**Exercise brief**
Answer these from the text on grading curves below:
1. What did the writer help review last year?
2. According to the writer's guess, what does higher education tend to give its teachers that primary and secondary education does not?
3. What do most states have that dictates what must be taught in grades K-12?

**Text passage**
--- begin ---

The Possible Relationship Between Course Design and the Curve

Like just about every law school out there, our school periodically reviews its grading policies.  I was involved in such a review last year and at some point, the following question occurred to me: why is the curve is mostly confined to higher education?  In other words, why are K-12 students usually graded on their performance alone (rather than their relative performance) but college and grad students more often graded on a curve? I don’t know the answer to this question, but I’m willing to hazard an educated guess.  I think the curve is mostly confined to higher education because higher education, unlike primary and secondary education, tends to allow its teachers significant discretion in choosing course content.  I’m not arguing that such discretion is good or bad; I’m simply just suggesting that, where such discretion exists, we are more likely to see the curve.

More after the jump.

To see why, think first about primary and secondary school.  For grades K-12, the curricular agenda is clear.  We want kids to learn the three Rs, history, science, and civics, etc.  In most places, this isn’t just a matter of tradition, it’s a matter of law.  Most states have boards that dictate what must be taught and what students must know in order to graduate to the next level.  Teachers in primary and secondary school thus have little discretion in what to teach and what to test.  Moreover, many of the teaching and testing materials have been subjected to various levels of scrutiny to validate them. This is not universally true, of course.  There are bad books and bad tests out there, but in general, the K-12 teaching and learning process is supported by fairly robust superstructure of regulation and pedagogical expertise.

--- end ---

**Stored records**
--- begin ---

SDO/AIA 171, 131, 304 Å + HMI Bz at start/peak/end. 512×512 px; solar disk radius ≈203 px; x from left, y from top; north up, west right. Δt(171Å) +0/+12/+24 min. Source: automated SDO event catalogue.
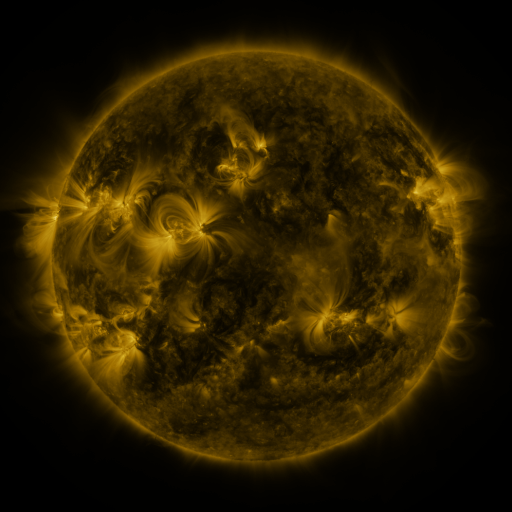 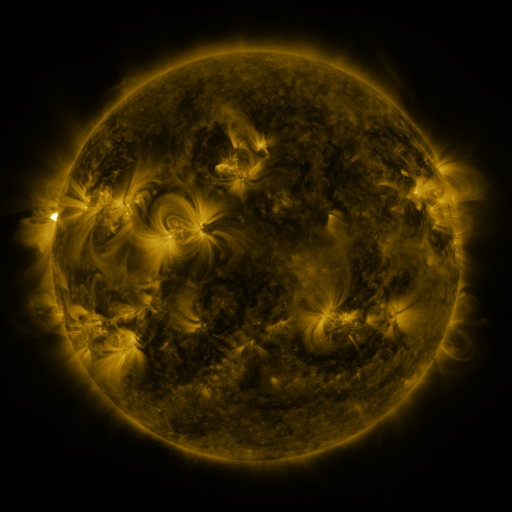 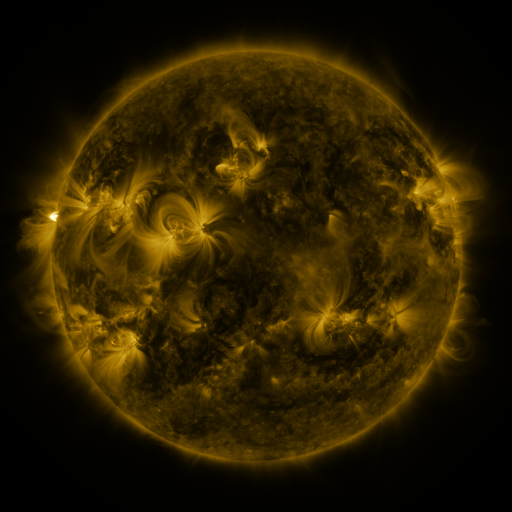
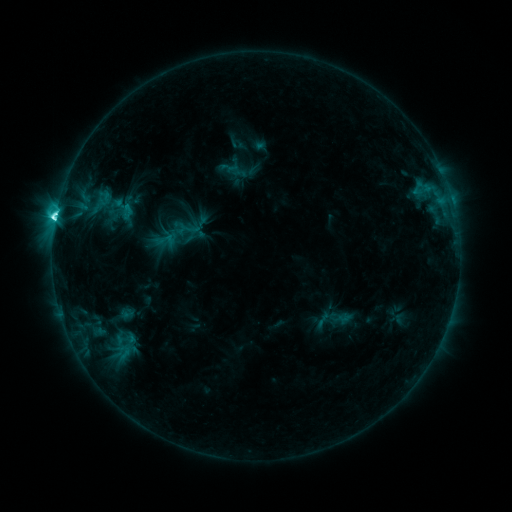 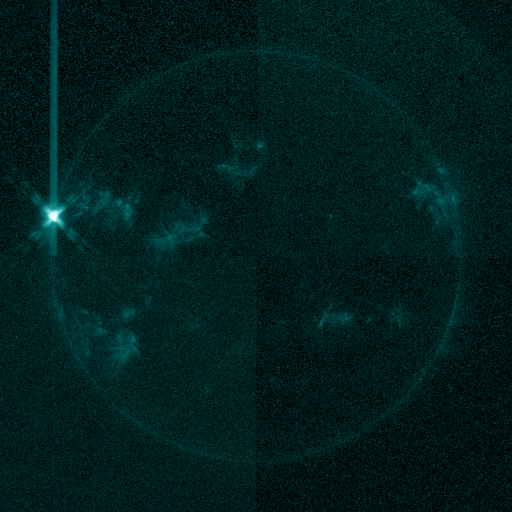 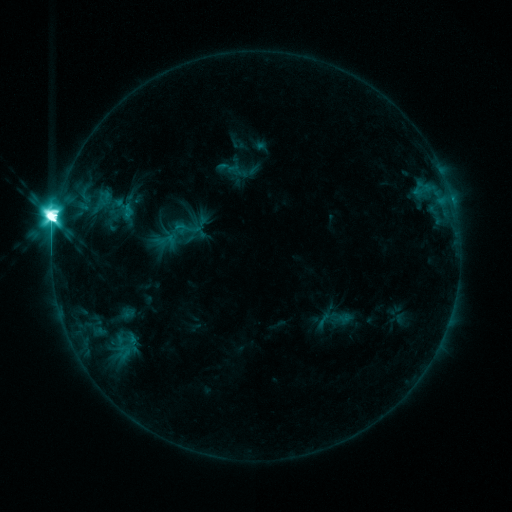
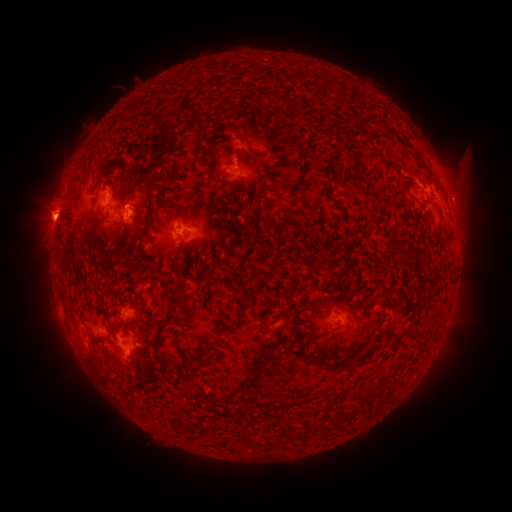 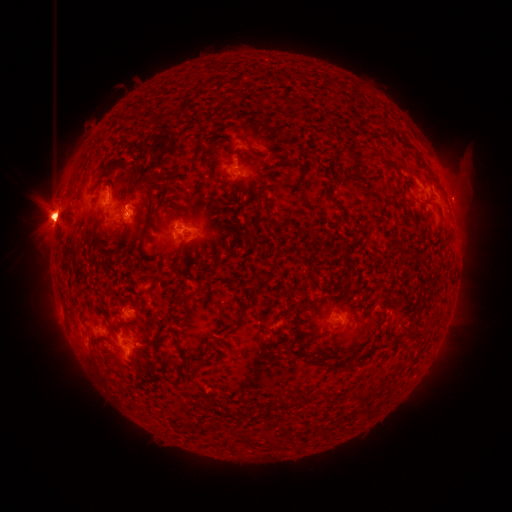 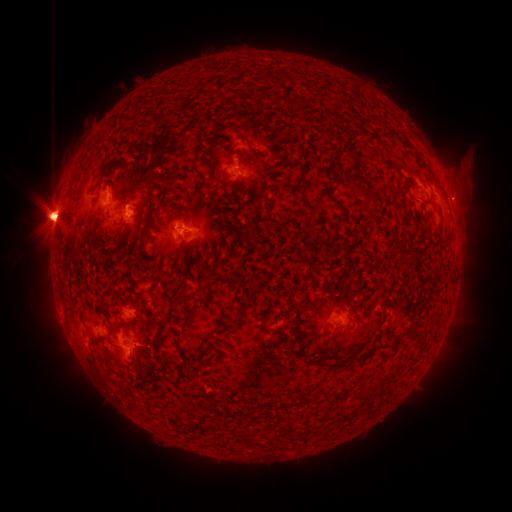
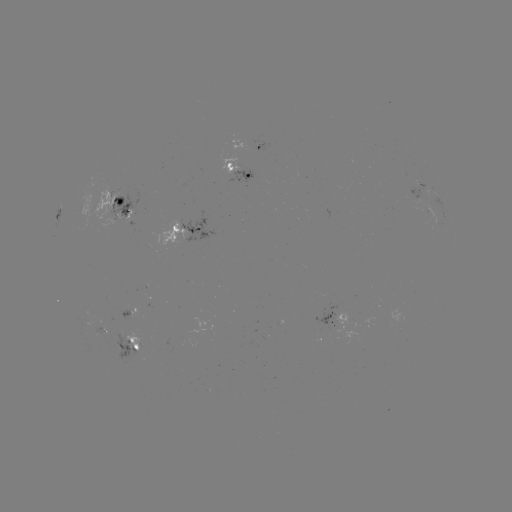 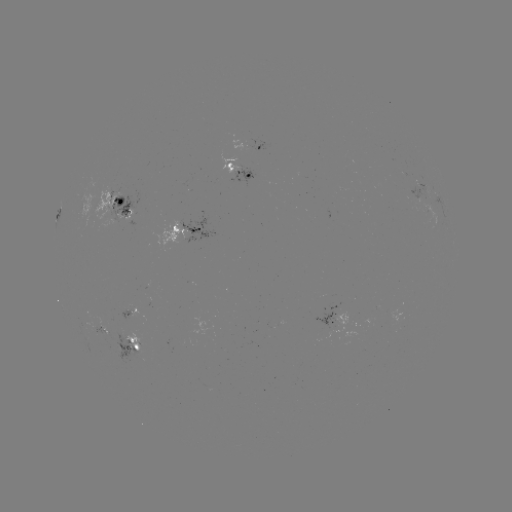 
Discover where eruption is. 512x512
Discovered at (83, 239).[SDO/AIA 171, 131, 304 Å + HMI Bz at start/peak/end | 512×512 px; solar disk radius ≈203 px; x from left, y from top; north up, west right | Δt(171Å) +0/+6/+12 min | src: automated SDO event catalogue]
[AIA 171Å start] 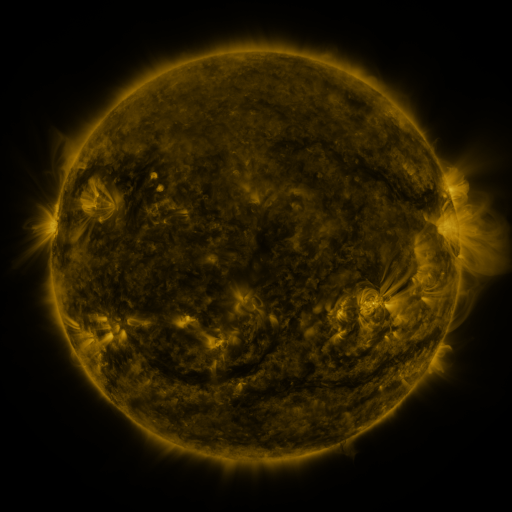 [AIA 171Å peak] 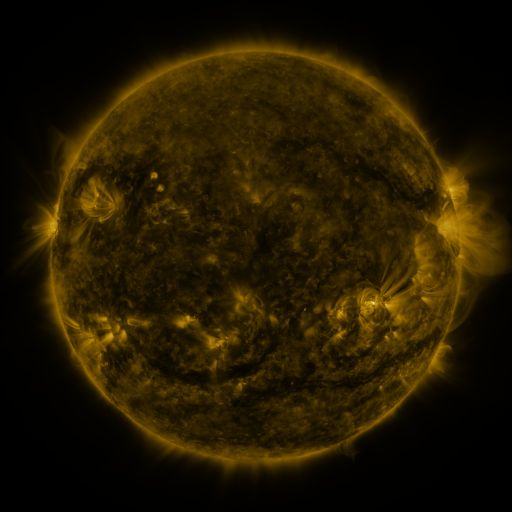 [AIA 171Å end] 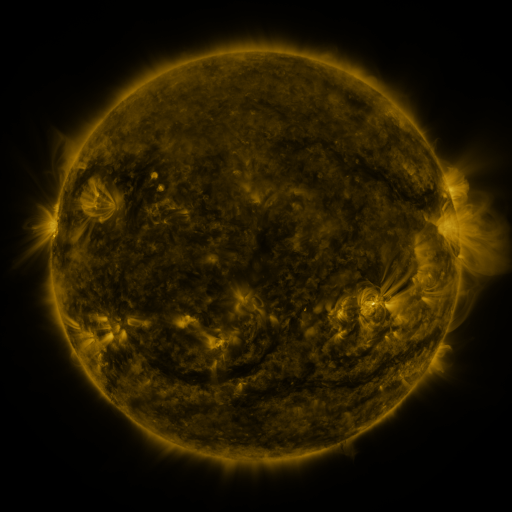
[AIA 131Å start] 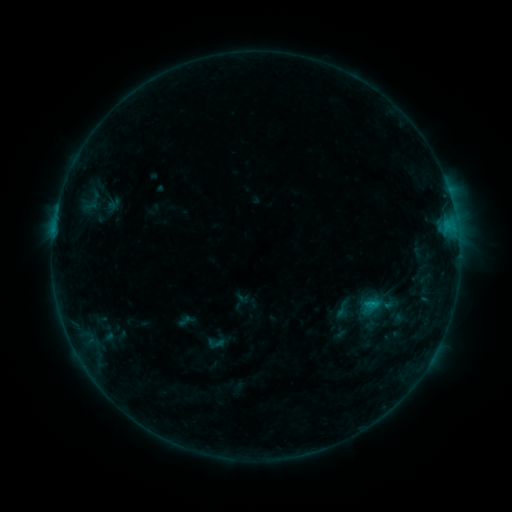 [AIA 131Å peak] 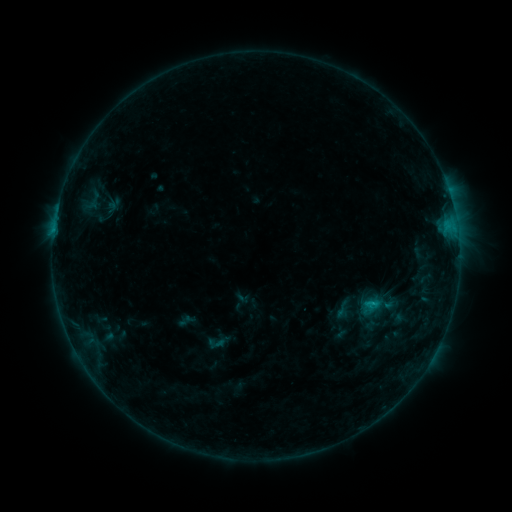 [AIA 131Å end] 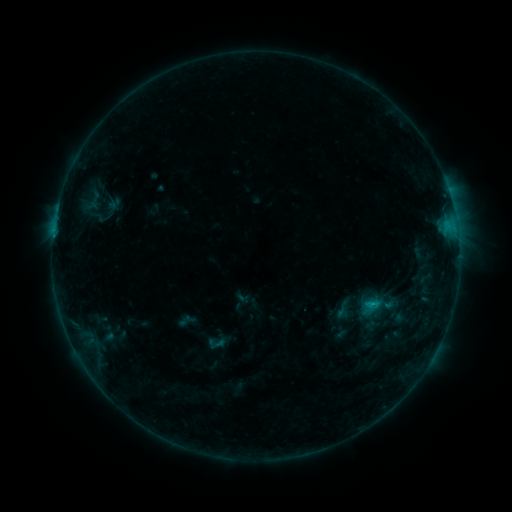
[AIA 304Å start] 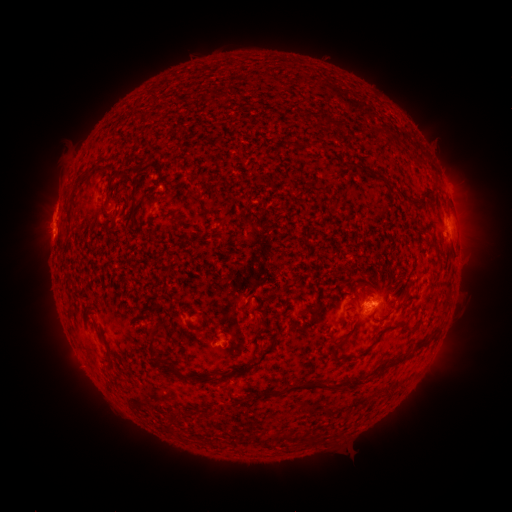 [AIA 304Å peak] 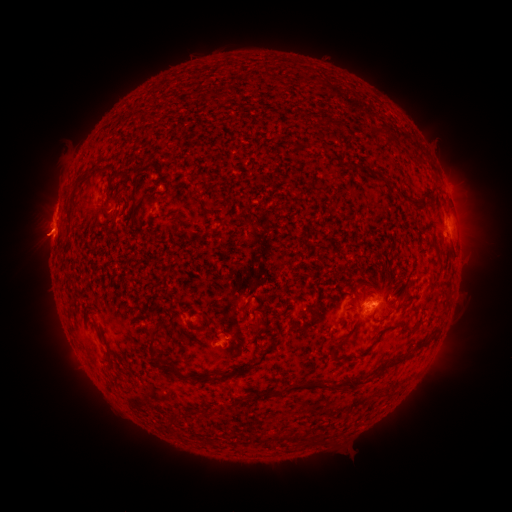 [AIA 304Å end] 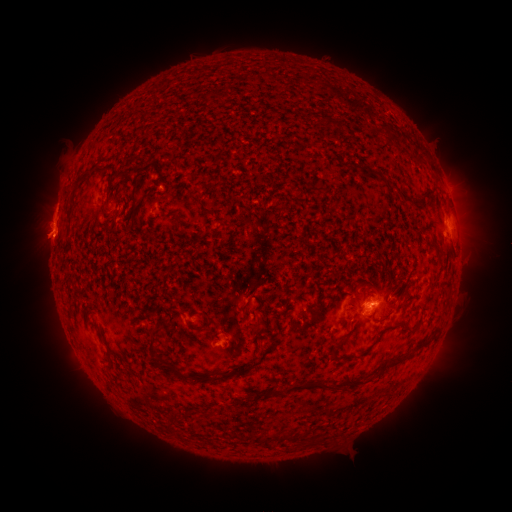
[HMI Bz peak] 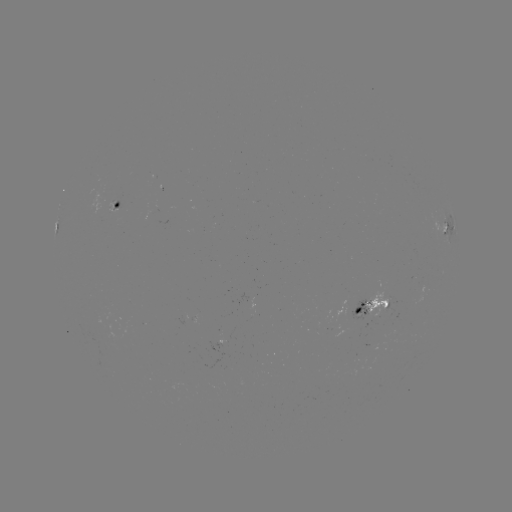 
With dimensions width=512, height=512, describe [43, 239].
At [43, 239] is eruption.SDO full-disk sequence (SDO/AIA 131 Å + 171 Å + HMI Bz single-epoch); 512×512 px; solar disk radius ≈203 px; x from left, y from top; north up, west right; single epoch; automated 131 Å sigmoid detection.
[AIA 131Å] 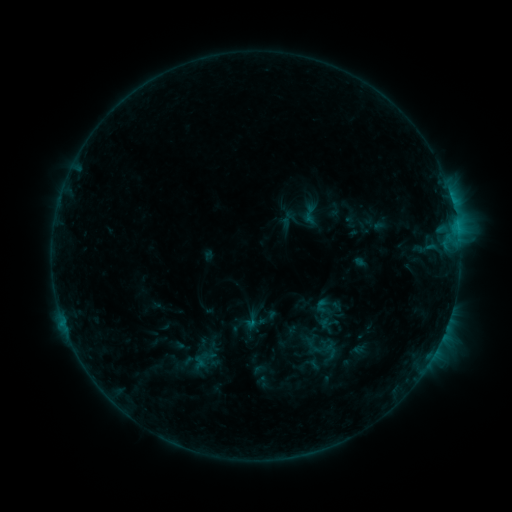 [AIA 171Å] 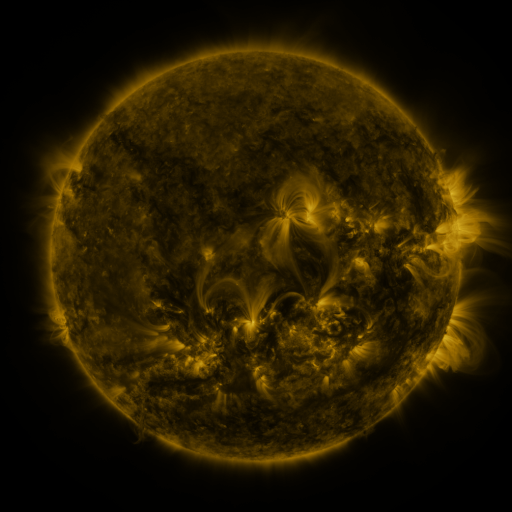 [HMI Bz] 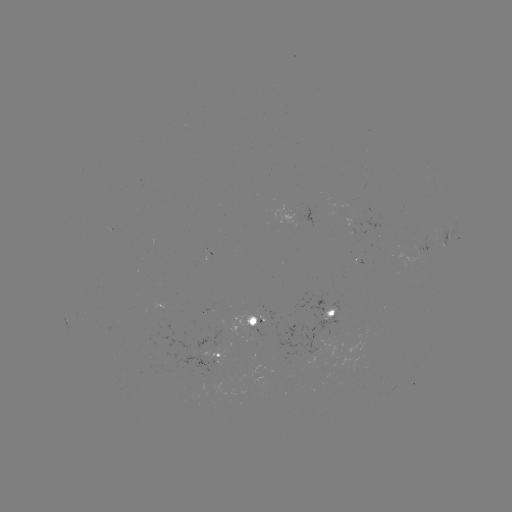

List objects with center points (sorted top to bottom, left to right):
sigmoid: [295, 202, 323, 226]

--- end ---

**Reply to the task**
1. The school's grading policies.
2. Significant discretion in choosing course content.
3. Boards.